Mid-market companies face a proliferation of threats and a lack of available resources due to the supply shortage and high cost associated with hiring security-minded professionals, Schmidt said. The mid-market has been underserved from a security perspective, according to Schmidt, and is in need of outside assistance to put together solution sets and augment their internal security capabilities, he said.

Schmidt said his security pedigree, understanding of the mid-market, familiarity with building and integrating different companies together, and experience taking a company from being a small business to having a national footprint made him a good fit to be CEO. Schmidt spent six years at communications giant BT, including three as the firm's global head of business continuity, security and governance.

Sword & Shield, Terra Verde and TruShield are all very well-aligned from a portfolio perspective, Schmidt said, with few differentiators between each of the three companies. Each of the businesses was more heavily focused on serving local customers, Schmidt said, but also played nationally.

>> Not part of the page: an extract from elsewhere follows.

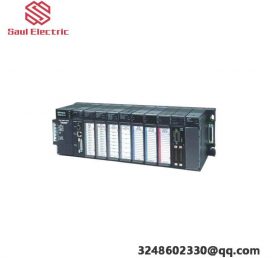 GE UR7IH HORIZONTAL UNIT - Industrial Control System Module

From a vertical standpoint, Schmidt said Avertium is well-positioning to service everything from financial services, healthcare and retail to hospitality, manufacturing and technology. The company also has some experience serving public sector and public utility providers in smaller markets, according to Schmidt.

Going forward, Schmidt said Avertium wants to apply AI and machine learning to its managed services, as well as enhance its existing platform with better reporting so that customers can compare their spend on managed security to the tangible benefits they're getting from that investment.

Schmidt hopes that further application of machine learning and AI can reduce the number of false positives security practitioners are receiving so that they can devote more time and energy so where the real threats are actually happening.

From a reporting standpoint, Schmidt said Avertium wants to identify relevant metrics for clients to use to assess how their security posture stacks up against the rest of the industry. Avertium hopes its reporting tools will provide more insight into an organization's patch management posture, and ultimately speak to whether a business is more secure or less secure than it was a year earlier.

"Our team is our differentiator," Schmidt said. "Understanding our market and our people makes a huge difference."